A. His silent acquiescence to the will of his sovereign Creator, implied a consent; and his consent could not be withheld, by a creature made after the image of God, in knowledge, righteousness, and holiness.*
(_Fisher's Catechism_)

It's important to remember that Adam was not entered into, nor bound by the terms of, the CoW by his creation. His creation bound him to obedience of the Law. The CoW was God's condescension to enter into a relationship with Adam (making Adam His "friend and ally" in the words of Brown). So in both covenants there is a "mutual free compact and agreement between two parties", as Fisher says: God and Adam in the CoW, God and Christ in the CoG.

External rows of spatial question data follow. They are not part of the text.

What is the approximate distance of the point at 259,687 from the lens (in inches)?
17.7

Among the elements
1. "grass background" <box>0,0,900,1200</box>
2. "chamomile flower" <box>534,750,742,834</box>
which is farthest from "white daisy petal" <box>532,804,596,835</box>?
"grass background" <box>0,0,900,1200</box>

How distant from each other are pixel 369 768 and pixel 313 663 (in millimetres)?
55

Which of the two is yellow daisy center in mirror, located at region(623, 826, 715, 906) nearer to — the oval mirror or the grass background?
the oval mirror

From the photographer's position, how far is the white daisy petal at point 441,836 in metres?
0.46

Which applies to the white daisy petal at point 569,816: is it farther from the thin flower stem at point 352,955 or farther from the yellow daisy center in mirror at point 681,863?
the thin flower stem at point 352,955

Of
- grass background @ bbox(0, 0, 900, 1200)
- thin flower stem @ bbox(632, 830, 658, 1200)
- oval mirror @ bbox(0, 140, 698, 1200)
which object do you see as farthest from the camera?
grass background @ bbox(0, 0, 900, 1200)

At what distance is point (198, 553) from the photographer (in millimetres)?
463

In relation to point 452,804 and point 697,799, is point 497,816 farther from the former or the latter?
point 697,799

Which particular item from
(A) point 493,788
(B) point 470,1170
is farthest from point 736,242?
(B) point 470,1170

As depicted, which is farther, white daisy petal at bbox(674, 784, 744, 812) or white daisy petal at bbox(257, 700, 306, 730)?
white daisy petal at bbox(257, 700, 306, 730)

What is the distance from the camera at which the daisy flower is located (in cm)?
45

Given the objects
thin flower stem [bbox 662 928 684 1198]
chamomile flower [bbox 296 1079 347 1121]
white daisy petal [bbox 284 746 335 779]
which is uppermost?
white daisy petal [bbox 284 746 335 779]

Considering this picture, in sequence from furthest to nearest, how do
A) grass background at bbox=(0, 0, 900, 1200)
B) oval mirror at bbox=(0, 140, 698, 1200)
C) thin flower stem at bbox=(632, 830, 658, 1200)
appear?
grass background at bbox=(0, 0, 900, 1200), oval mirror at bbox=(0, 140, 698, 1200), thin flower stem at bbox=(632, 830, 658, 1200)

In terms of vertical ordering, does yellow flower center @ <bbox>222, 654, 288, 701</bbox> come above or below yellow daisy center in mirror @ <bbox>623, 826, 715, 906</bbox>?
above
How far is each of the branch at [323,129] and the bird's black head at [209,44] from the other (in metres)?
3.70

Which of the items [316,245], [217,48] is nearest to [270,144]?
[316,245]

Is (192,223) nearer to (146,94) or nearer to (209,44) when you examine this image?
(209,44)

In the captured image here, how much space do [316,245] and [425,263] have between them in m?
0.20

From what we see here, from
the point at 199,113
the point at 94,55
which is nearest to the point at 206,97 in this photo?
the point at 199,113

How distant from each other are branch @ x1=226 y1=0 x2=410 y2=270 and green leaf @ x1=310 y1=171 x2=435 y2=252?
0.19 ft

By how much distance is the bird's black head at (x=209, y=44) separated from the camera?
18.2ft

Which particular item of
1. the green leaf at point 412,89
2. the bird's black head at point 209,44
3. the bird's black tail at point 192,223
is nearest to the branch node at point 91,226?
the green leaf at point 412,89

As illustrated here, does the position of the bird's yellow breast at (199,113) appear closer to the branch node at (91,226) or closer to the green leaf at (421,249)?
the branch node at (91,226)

Reactions: Like 3 | Informative 1


----------



## greenbaggins (Oct 14, 2020)

SolaScriptura said:


> I appreciate your definition, Lane. Especially the fact that it focuses on the important aspect of a covenant as relational (this is helpful in modern discussions in which we need to distinguish between covenants and contracts).


A covenant is an agreement, and a contract is an agreement. There is some overlap there. If one wants to exclude "cold" and "mercenary" from the connotations, I will have no objections to that. Even in marriage, however, there is a contract that is signed, and that is the marriage covenant. A covenant is an agreement, and while it is connected to a relationship, it is not the relationship itself. There is no need for a covenant unless there is a goal in mind, an object to be achieved. That object can include relationship categories, but the agreement itself is not the relationship any more than the marriage contract is the same thing as the marriage.


----------



## greenbaggins (Oct 14, 2020)

Reformed Covenanter said:


> Is the distinction between a covenant and a testament relevant here?


A testament is more along the lines of a will. Hebrews talks about the death of the testator. Now one could argue, I suppose, that such implies blood. However, not all deaths are bloody. So, Robertson's definition would have to stretch quite a ways to include that kind of death. Someone could answer that Christ's death was bloody. Yes, but I still think of testament as a usually distinct idea. WCF 7.4 indicates that there is at least a testament component to the covenant of grace. So it appears that a testament can be part of a covenant, or can describe an aspect of a covenant. And if it is sovereignly administered, then it can be a bond in blood sovereignly administered, as Robertson would say. But it seems clear that this is not always the case with regard to a testament.

Reactions: Like 1


----------